I’m so glad I didn’t have to deal with a situation like that on top of my own identity crisis, which was hard enough as it was.

More on that later.

Ha!

You thought I was using hip ’60s slang for drugs; right? Wrong-o! I’m talking about my rarely fed blog. It’s been a downer, man…a real downer.

So, let’s get right to it. It’s been a difficult couple of years. Bad job. (Really bad job.) Beloved pets dying. My mom dying. For a while there, it seemed like nothing good would ever happen again. At first, I started posting about my sadness thinking it would be cathartic, thinking I’d get back to the regular stuff later, but then I’d come back later, and I just couldn’t do it. I couldn’t post something frivolous after posting about the death of a loved one. It seemed disrespectful. It was depressing. It would have been a lie. So, I’ve stayed away.

But I’m giving you notice here and now. I’m done with that.

Well, almost.

I have one more tribute to post for now. Sadly, there may be some later at some far distant point in the future, but this tribute calls to me now. And I don’t consider it a downer, really. It just is what it is. A goodbye of sorts, a fare thee well, an I’m REALLY going to miss you kind of post. So here goes…man, I hate endings, especially when we’re talking about something that isn’t supposed to end. Boo!

When I was six years old, my mother bought me a baby chick for Easter. I adored that little thing and named him Chicken Little. He was soft and fluffy, and I loved to cuddle with him. One Sunday, we went to church, and when we got home I rushed to find him only to be shocked to find his little limp body floating in the toilet. I scooped him up and ran to Mom crying. She knew that there was nothing that could be done for him, but to make me feel better, she took him and held him in her hands over the floor furnace, and began giving him mouth to beak resuscitation.

I stood next to her, anxious and upset, as she breathed into his little beak over and over, pretending to try to bring him back to life. This went on for several minutes, and I’ll never forget the look on her face when we heard a little peep come from him. She was so surprised! She rushed us both into my bed where he and I lay under an electric blanket until he was warm and dry.

That chicken became quite a pet and a neighborhood institution. At first, everyone hated him, because he began crowing at 4am, but as time went by, he became a beloved neighborhood institution as everyone saw him riding on my bicycle handlebars everywhere I went. He lived a long and happy life.

That’s how Mom was.  Nothing was more important to her than raising resilient children, who could fend for themselves and had a good work ethic, but she would do anything to help us, even if she thought there was little chance of it doing any good. What was important was that we knew she was behind us, and it meant so much to each of us to know that we were never alone when times got rough.  Whether it was a simple pat on the back or a helping hand, her steadfast support was always there, and because of that, Marianne, Craig and I have always been able to face whatever came at us, often with strength we didn’t know we had.

As many of you know, Mom was a teacher, but what many of you may not know is what an absolutely wonderful teacher she was. In the classroom, she was strict – she didn’t allow decorum to be breached by anyone – yet her students adored her and many have remained in contact with her throughout the years. They loved her not only because she had a wry sense of humor and irony that she used often, not just because of her amazing talent as a teacher, but because she respected her students and treated them like adults. She knew what many teachers then and now don’t quite get…that when you challenge someone to go beyond their known abilities; you give them the gift of phenomenal growth.
-------
| Brief 1 |
Answer from the blog post:
(a) What name did the narrator give the baby chick?
(b) What was the mother's profession?
(c) At what hour did the chicken begin crowing?
The blog post and the records below have no connection to each other.

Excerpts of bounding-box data
-------
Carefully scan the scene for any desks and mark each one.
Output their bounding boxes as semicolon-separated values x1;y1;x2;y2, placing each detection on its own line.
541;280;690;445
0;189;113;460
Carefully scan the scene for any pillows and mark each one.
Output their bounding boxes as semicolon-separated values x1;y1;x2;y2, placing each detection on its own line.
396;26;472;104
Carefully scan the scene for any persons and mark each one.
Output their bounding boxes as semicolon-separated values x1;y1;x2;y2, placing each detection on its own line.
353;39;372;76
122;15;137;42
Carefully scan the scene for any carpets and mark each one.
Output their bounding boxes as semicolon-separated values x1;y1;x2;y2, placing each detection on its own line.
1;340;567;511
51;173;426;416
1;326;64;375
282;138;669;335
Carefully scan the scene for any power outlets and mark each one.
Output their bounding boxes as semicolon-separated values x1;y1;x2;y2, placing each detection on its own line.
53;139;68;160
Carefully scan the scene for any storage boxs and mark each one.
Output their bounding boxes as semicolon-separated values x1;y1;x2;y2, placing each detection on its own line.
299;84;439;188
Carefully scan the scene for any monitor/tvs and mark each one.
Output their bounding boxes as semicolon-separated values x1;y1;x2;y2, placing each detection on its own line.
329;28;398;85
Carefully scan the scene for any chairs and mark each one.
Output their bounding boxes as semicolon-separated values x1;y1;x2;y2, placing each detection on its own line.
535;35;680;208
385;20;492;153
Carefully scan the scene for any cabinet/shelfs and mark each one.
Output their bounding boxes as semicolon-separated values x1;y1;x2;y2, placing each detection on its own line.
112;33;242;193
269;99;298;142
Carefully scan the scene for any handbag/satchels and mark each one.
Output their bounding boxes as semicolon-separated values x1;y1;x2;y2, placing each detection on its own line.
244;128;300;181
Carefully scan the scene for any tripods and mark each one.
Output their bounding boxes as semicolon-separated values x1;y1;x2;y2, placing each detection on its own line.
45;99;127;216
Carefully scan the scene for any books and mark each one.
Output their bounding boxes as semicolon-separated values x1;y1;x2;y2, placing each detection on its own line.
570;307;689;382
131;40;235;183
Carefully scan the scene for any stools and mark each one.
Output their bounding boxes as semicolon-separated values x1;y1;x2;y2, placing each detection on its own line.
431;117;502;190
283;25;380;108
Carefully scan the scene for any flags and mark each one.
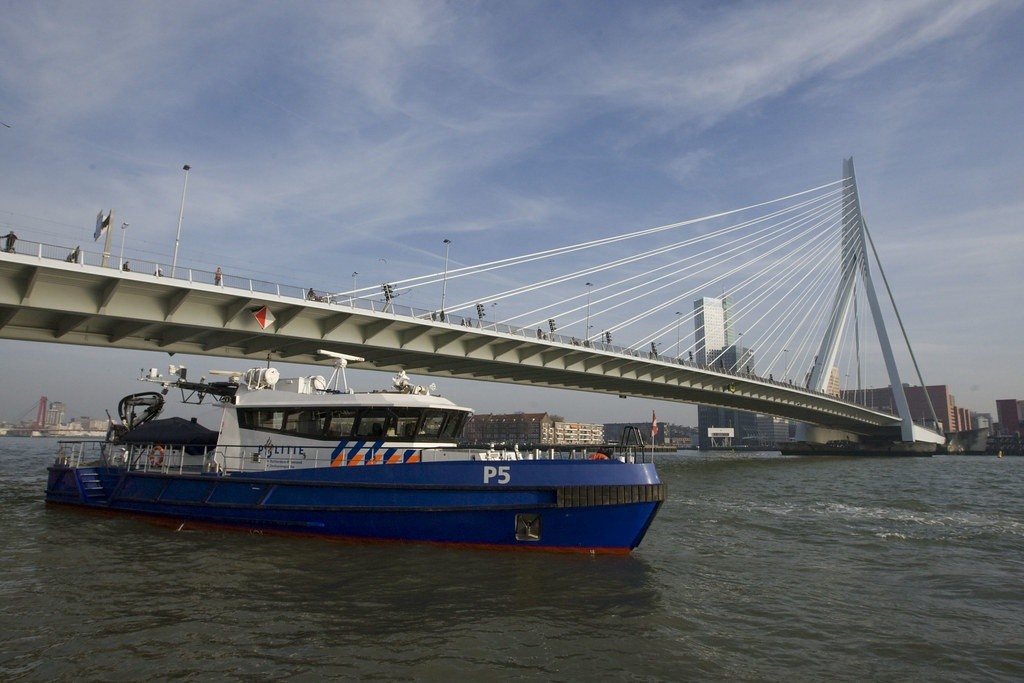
-------
| Brief 2 |
Please render part of the records as a Markdown table with the columns Row and Line, numbering rows from 1 and leaving out blank lines. Begin at the line in the records that contains "Carefully scan the scene for any pillows" and stop after the line that contains "122;15;137;42".

| Final answer 1 |
(a) Chicken Little
(b) A teacher
(c) 4am

| Final answer 2 |
| Row | Line |
|---|---|
| 1 | Carefully scan the scene for any pillows and mark each one. |
| 2 | Output their bounding boxes as semicolon-separated values x1;y1;x2;y2, placing each detection on its own line. |
| 3 | 396;26;472;104 |
| 4 | Carefully scan the scene for any persons and mark each one. |
| 5 | Output their bounding boxes as semicolon-separated values x1;y1;x2;y2, placing each detection on its own line. |
| 6 | 353;39;372;76 |
| 7 | 122;15;137;42 |